In imitation aspiring lesser nobles often organized to underwrite commercial
opera companies in urban centers while free mercantile cities hired musicians
for religious services and civic ceremonies. In many locales music clubs
gathered amateur and professional players for fellowship, convivial music
making, and the organization of concerts by members and traveling virtuosi.
During the 18th century these concerts became increasingly commercial and were
eventually undertaken by promoters as business ventures.
Meanwhile open air
concerts offered by certain parks and gardens of London and nearby rural
health spas to ladies and gentlemen of English society for a small entrance
fee provided efficient venues for introducing and popularizing songs and
instrumental pieces. Similar summer garden soirees on this model were
available to the inhabitants of New York and fashionable centers of the
American south by the mid 1760s.The success of these entertainments presaged
the establishment of the great 19th century musical pleasure gardens of Paris,
Copenhagen, Vienna, Russia, and elsewhere as well as the later symphonic
orchestra seasonal "pops" programs.
In the 1830s Parisian conductors Philippe Musard and Louis Jullien brought together the music of the theatre, the
subscription concert, the cafes and gardens, the restaurants, taverns, dance
halls, court balls, and the drawing room in a series of grand and exciting
performances that appealed greatly to the now significant French bourgeoisie
and codified the popular orchestral concert. Overtures, marches, operatic
excerpts and potpourris, songs, dance pieces, movements from symphonic works
by the great masters, instrumental solos and tuneful descriptive intermezzi -
served up with a modicum and mystique of showmanship, luxury, novelty, and
extra-musical effects - remain the standard fare of promenade or pops concerts
to this day. Both Musard and Jullien found the more politically stable England
fertile ground for the cultivation and development of these programs, and
there the latter spent most of the final twenty years of his life, bringing
his musicians to the United States for a notable 1854 tour.
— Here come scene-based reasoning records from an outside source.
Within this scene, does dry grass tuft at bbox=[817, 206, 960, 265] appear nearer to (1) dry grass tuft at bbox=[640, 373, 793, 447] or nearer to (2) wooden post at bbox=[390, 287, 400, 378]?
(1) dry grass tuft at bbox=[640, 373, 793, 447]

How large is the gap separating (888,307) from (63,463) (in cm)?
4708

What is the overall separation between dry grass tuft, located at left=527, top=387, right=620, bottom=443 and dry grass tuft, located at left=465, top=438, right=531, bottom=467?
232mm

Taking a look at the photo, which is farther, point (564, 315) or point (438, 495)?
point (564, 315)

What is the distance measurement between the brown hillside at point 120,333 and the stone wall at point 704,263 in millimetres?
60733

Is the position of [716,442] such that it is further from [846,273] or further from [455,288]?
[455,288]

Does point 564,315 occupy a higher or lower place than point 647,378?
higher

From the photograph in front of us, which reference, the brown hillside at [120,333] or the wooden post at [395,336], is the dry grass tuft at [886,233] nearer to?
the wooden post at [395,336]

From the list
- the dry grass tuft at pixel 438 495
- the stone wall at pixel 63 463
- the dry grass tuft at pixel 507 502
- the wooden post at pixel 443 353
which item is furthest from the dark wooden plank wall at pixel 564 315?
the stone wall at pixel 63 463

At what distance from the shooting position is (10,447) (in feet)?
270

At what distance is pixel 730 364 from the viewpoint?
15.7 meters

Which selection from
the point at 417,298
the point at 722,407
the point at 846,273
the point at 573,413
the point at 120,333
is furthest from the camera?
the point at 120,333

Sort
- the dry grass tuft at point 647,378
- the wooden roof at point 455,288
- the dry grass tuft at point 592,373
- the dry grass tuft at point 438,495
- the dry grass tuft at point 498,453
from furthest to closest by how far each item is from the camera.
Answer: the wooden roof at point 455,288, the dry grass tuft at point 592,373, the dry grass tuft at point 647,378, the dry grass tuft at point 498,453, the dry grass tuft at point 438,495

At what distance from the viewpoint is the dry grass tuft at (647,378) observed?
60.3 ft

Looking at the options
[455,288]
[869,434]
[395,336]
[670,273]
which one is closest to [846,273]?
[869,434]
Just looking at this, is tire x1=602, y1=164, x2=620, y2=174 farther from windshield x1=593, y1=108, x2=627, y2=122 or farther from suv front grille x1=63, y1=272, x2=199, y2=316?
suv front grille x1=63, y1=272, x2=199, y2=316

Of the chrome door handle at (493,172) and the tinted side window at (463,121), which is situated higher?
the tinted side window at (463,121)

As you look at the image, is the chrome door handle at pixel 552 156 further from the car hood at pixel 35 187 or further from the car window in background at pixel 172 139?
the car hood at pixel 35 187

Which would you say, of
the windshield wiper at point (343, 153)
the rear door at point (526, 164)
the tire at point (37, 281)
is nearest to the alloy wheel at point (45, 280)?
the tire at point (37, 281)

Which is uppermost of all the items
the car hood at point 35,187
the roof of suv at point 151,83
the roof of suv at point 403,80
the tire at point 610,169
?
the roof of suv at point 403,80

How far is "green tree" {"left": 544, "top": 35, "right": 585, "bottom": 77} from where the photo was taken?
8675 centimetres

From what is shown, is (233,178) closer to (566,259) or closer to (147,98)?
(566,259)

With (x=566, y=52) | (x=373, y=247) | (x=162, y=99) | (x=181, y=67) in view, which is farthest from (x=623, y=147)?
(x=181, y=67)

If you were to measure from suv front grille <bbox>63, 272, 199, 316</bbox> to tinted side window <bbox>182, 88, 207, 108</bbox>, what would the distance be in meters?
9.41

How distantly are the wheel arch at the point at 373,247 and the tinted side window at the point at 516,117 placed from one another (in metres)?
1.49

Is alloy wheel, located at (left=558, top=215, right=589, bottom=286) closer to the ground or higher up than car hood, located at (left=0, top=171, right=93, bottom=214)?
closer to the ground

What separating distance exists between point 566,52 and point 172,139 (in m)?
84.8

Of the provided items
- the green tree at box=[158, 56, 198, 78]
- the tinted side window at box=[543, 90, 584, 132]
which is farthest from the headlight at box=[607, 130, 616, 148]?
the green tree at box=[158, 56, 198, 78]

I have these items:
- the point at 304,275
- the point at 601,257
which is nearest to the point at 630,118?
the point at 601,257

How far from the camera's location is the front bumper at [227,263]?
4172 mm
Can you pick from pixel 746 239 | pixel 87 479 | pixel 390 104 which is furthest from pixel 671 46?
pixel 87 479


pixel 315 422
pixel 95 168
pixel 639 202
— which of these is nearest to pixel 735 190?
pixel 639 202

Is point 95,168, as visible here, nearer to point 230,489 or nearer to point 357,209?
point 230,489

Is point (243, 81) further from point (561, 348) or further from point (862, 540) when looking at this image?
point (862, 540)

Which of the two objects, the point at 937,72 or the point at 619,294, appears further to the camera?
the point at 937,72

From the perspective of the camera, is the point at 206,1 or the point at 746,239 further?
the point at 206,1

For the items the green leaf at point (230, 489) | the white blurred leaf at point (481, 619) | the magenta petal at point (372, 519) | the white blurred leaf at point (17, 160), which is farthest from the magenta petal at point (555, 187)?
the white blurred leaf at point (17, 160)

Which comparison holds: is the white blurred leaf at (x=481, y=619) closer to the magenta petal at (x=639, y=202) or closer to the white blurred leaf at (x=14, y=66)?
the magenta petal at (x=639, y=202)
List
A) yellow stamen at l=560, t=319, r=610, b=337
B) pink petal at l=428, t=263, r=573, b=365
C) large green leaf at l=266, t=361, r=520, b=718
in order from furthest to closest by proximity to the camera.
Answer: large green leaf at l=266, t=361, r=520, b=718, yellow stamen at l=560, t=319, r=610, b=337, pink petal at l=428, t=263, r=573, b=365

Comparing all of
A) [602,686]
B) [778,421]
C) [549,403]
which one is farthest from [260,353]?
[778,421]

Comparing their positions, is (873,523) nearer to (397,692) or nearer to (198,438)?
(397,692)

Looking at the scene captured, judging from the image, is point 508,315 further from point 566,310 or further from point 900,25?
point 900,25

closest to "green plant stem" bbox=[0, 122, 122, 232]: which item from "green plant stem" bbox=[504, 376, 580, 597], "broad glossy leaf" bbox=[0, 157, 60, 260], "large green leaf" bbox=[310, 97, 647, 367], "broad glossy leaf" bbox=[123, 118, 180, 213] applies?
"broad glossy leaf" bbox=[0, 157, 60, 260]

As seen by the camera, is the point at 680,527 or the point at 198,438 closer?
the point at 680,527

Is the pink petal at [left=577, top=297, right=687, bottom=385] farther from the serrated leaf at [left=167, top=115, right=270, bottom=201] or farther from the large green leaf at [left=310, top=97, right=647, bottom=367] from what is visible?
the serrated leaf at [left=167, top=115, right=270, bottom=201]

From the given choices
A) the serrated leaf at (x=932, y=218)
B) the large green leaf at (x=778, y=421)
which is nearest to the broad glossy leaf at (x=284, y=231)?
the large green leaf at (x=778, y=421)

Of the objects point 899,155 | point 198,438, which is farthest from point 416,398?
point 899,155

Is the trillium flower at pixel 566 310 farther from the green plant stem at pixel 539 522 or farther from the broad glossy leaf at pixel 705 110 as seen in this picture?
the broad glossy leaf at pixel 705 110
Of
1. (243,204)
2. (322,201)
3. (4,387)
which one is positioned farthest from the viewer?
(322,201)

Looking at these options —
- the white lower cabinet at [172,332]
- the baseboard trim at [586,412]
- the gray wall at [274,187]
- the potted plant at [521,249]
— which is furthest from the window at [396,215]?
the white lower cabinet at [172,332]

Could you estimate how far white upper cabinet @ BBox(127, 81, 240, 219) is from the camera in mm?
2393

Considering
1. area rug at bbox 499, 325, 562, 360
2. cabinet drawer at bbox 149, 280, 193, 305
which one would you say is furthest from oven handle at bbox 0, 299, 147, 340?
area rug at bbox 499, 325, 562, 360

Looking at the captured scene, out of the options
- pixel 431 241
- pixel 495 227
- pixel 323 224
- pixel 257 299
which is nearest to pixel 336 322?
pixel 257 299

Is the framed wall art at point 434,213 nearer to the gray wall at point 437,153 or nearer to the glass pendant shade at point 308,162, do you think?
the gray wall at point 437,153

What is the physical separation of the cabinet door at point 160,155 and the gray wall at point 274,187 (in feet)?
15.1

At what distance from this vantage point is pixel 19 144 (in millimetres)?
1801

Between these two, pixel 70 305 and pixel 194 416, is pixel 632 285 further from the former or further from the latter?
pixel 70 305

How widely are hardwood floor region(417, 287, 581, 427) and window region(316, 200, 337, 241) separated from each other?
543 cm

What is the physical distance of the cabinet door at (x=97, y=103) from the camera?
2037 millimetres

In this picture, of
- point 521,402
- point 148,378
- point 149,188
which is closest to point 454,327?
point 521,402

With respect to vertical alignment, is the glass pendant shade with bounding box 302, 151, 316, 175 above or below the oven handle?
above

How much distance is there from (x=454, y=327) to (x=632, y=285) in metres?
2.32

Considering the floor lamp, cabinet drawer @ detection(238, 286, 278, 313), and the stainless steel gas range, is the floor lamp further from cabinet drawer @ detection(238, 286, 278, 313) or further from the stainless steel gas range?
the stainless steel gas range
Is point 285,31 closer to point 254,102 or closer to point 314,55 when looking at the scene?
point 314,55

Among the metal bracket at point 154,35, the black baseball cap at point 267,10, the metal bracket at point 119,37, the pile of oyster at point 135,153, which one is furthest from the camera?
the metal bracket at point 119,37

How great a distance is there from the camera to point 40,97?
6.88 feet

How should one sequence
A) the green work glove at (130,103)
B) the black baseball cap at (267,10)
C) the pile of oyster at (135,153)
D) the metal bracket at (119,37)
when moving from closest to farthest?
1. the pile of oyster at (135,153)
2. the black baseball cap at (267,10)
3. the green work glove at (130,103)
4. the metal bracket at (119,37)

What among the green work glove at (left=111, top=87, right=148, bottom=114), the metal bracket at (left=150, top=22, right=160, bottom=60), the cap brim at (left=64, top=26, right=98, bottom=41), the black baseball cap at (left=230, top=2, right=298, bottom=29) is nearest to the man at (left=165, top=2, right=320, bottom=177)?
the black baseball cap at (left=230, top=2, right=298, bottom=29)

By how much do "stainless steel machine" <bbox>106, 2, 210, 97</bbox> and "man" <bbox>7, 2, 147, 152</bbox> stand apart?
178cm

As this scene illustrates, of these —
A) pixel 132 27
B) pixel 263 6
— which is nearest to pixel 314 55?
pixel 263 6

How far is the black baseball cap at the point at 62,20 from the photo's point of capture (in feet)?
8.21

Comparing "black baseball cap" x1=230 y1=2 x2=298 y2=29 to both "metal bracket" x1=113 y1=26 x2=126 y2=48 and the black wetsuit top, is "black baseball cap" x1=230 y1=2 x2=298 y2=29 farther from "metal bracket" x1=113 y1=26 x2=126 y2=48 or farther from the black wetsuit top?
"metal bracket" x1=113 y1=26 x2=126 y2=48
Nevertheless it is
to the theatre that we must look first and foremost for the origin and
development of the popular orchestra.
The stage is the most significant
vehicle and purveyor of popular culture. Here is displayed the human character
at its best and worst driven by human aspirations both high and low. Here
stand revealed the full range of human strengths, limitations, quirks, and
foibles. Here human prejudices of class, race, nationality, culture, and
profession play themselves out in the affecting drama and humor of human
relationships. Indeed, popular music has always been closely associated with
the theatre in its various forms, be it opera, comic opera, ballad opera,
operetta, musical comedy, music hall, vaudeville, or simple plays with music,
its forerunners the Greek drama, the medieval liturgical and miracle plays,
the renaissance intermedia or pastoral on allegorical or mythological
subjects, and its modern extensions the motion picture, the rock concert, and
the television music video.
Significantly the very word 'orchestra' is a
theatrical term. It was given to that part of the ancient Greek theatre
between the auditorium and the stage reserved for the dancing of the chorus
and for the accompanying instrumentalists, literally the "dancing place". The
combination of drama, song, dance, and instrumental music here suggested is
unique to the theatre as the primary elements of human expression are
mirrored, illustrated, and heightened through music. Thus human speech results
in song, human movement becomes dance and processional, and human emotion is
reflected in mood or incidental music. Many specifically orchestral forms
originated in, grew out of, or were inspired by the theatre. The overture, the
symphony, the character intermezzo, the dramatic or narrative tone poem, the
instrumental obbligato, derive directly or indirectly from opera. Others, the
air with variations, the formal dance suite, the 'selections' medley, the
operatic fantasy and paraphrase, were based upon or utilized popular arias.
Still others whose origin lies elsewhere - the march, the the processional,
actual dance music - often incorporated its tunes and were themselves
incorporated and developed in countless stage works. Technical improvements in
the construction of stringed instruments led to the streamlined violin-based
Italian opera orchestra of the 17th century. Though small (Ten to twelve
players which wealthy princes or court-sponsored companies might sometimes
increase to thirty, forty, or even more by doubling, tripling, or quadrupling
parts) the influence of these ensembles , with Italian musical culture in
general, was soon felt in France and later in the Teutonic countries,
including England. During the following century the size of the major theatre
orchestras would increase to sixty or seventy pieces, but financial, space,
taste, and use constraints would combine to limit such growth in smaller
houses and those not inclined to continental opera.